Entries taken from a collection
***
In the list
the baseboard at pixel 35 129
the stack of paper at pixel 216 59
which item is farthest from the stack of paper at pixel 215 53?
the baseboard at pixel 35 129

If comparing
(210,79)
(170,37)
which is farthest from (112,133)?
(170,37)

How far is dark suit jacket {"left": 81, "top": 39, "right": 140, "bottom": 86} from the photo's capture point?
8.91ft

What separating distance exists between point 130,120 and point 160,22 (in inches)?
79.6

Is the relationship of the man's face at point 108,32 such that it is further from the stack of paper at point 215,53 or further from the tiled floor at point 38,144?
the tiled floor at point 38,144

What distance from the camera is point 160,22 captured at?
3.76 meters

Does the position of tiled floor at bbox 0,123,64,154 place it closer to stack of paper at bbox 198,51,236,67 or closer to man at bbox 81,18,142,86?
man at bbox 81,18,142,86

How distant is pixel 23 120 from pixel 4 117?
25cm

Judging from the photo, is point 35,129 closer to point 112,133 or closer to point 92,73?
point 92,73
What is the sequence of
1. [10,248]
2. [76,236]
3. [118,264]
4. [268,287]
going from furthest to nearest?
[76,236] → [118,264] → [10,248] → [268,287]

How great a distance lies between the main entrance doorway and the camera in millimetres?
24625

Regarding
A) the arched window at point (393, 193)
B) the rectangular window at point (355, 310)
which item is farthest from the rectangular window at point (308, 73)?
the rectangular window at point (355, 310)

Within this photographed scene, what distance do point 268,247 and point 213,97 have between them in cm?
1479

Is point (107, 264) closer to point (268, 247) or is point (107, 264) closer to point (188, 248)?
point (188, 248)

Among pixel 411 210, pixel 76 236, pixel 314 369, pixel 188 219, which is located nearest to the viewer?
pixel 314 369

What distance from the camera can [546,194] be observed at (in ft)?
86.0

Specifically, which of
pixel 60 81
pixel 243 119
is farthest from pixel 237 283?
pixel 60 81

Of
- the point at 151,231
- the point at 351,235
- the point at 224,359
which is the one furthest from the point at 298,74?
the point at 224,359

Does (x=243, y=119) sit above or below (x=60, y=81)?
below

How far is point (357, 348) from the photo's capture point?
***
→ TASK PROMPT
Transcribe the records above word for word, from their first line through the line that contains "3.76 meters", including both of those lines.

→ OUTPUT OF THE EXERCISE
In the list
the baseboard at pixel 35 129
the stack of paper at pixel 216 59
which item is farthest from the stack of paper at pixel 215 53?
the baseboard at pixel 35 129

If comparing
(210,79)
(170,37)
which is farthest from (112,133)?
(170,37)

How far is dark suit jacket {"left": 81, "top": 39, "right": 140, "bottom": 86} from the photo's capture point?
8.91ft

What separating distance exists between point 130,120 and point 160,22 (in inches)?
79.6

Is the relationship of the man's face at point 108,32 such that it is further from the stack of paper at point 215,53 or further from the tiled floor at point 38,144?
the tiled floor at point 38,144

What distance from the camera is point 160,22 captured at?
3.76 meters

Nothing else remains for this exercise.